Four Oscar Campaign Tactics Consultants Swear Will Work (Unless They Don’t)

Oscar Tactic No. 1: Show your hunger.
It might seem obvious, but the best way to win an Oscar is to let people know you want to win an Oscar. “It’s like throwing a birthday party,” explains our first Oscar consultant. “You can’t tell people that you don’t want [any presents] and then be shocked that they don’t give them to you.”
One marketing expert relates an example of a campaign that failed as a result of just such an approach: Julie Christie’s non-campaign for Best Actress in 2006’s Away From Her. “She told us, ‘I’ve never been a campaigner,’” relates this insider. “She kind of disappeared; she went back to Europe — and she lost. Whereas Marion Cotillard [nominated for La Vie En Rose] moved into the Chateau Marmont and let everyone know she wanted it. I remember saying to her, ‘You might want to come back here.’”
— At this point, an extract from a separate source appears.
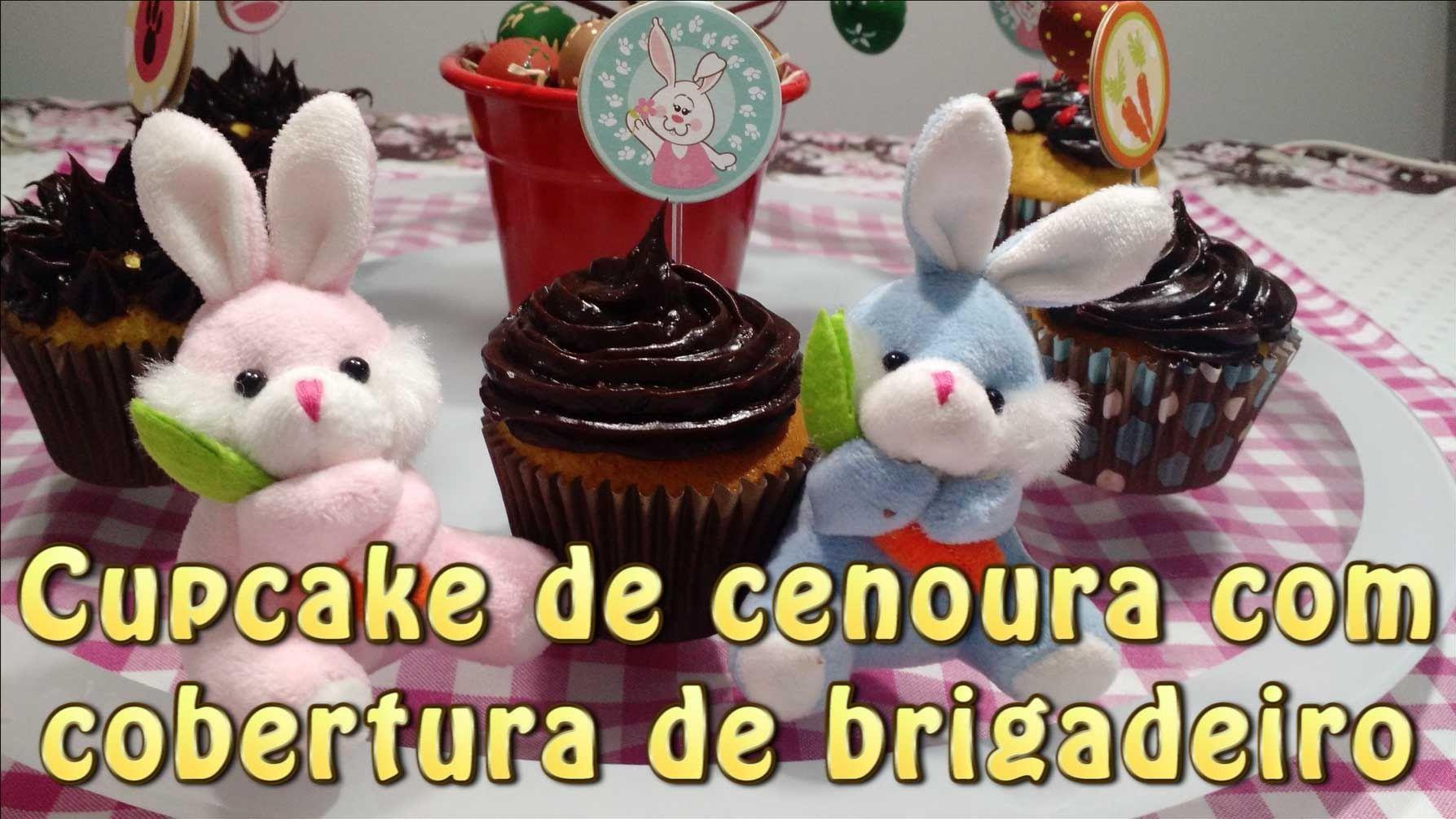 Receita: Cupcake de cenoura com cobertura de brigadeiro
This year, two actors who have traditionally eschewed campaigning — Lincoln’s Daniel Day Lewis and Silver Lining Playbook’s Robert De Niro — worked overtime to court Academy membership, for Best Actor and Supporting Actor respectively.
“Supporting Actor this year is interesting,” opines one studio chief. “Harvey practically got De Niro to wash cars on Santa Monica Boulevard.” Adds the first consultant, “De Niro hasn’t done much glad-handing and personal appearances in his career. But this guy, for a supporting role, is everywhere — including that Hollywood International Film Festival. On Goodfellas, he was nowhere to be seen. I remember studio publicists were driven to drink over his nonchalance.”
Notes the head of marketing at another studio without skin in the Best Actor race, “Daniel Day-Lewis is going to win no matter what, but he also campaigned more than he ever has before. He was out here a lot — I’ve never seen him doing it before — probably because it’s such a tough field of competitors, you know?”
The studio chief does, however, warn of the dangers of someone of their pedigree being seen as wanting it too badly. “If it doesn’t work, then that’s bad, because you’ve sold out shaking hands and kissing babies; when Academy members see noneffective glad-handing, people avert their eyes.” Rough town!